Mary, SPT March 10, 2014 1:29 PM
Greenville NC

As a first year DPT student about to go out on my first clinical I've been thinking about this topic a lot lately. So far our patient interactions have been limited so I feel far from desensitized about personal space. We've been told it's not awkward with patients because they understand there's a reason behind the interaction. While that's true, I feel like my lack of experience will show and make matters worse when I am so caught up in what I need to do and forget about making them comfortable. I think I'll use your approach of taking the time to explain how PT works and why I'm being "hands-on". I imagine this will also help me get my thoughts straight while I'm still learning and building good habits. It's great to read the perspective of someone who's had the experiences that are in my near future. Thanks for sharing!

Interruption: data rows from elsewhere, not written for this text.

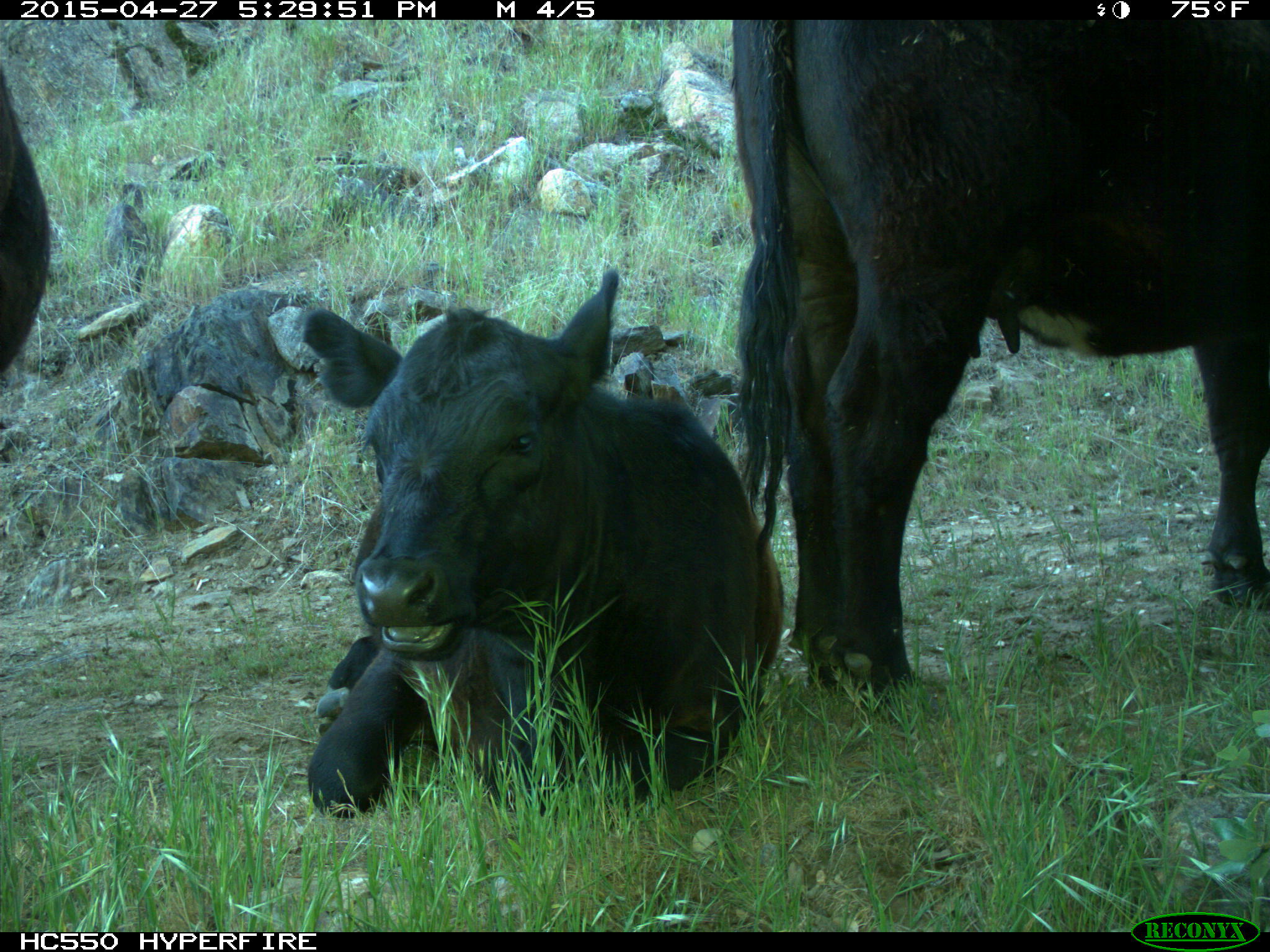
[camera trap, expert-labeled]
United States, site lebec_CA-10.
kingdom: Animalia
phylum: Chordata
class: Mammalia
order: Artiodactyla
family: Bovidae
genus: Bos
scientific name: Bos taurus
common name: domestic cow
Bos taurus (domestic cow).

Liz Windsor, , SPT ECU March 9, 2014 9:03 PM
Greenville NC

What a great post!  As a 3rd year DPT student I completely agree about the desensitization of personal space.  To your point on making sure to communicate with them on what you are about to do and why, is something I still need to work on.  There are many times where I will follow my brains thoughts and go straight to what I want to do.  I won't even realize I made them uncomfortable until I see their face or my CI reminds me of the need to preface the assessment with what I am about to do.  Most patients do not mind and recognize we are well trained and we are only encroaching their space for more answers or better results.  However, it is still a good idea to go ahead and state your purpose for each patient so you don't run into an uncomfortable situation.

Nathan W March 2, 2014 2:18 PM
Greenville NC

Dean- thanks for the ever-positive feedback!

Lauren Rosso December 29, 2013 7:39 PM
Pittsburgh PA

I think that as you continue to build your skills and, importantly, your confidence, patients will pick up on that and be more at ease more readily with physical contact. That you take the time to provide and explanation is brilliant and I'm sure very welcomed by your patients. You'll get there!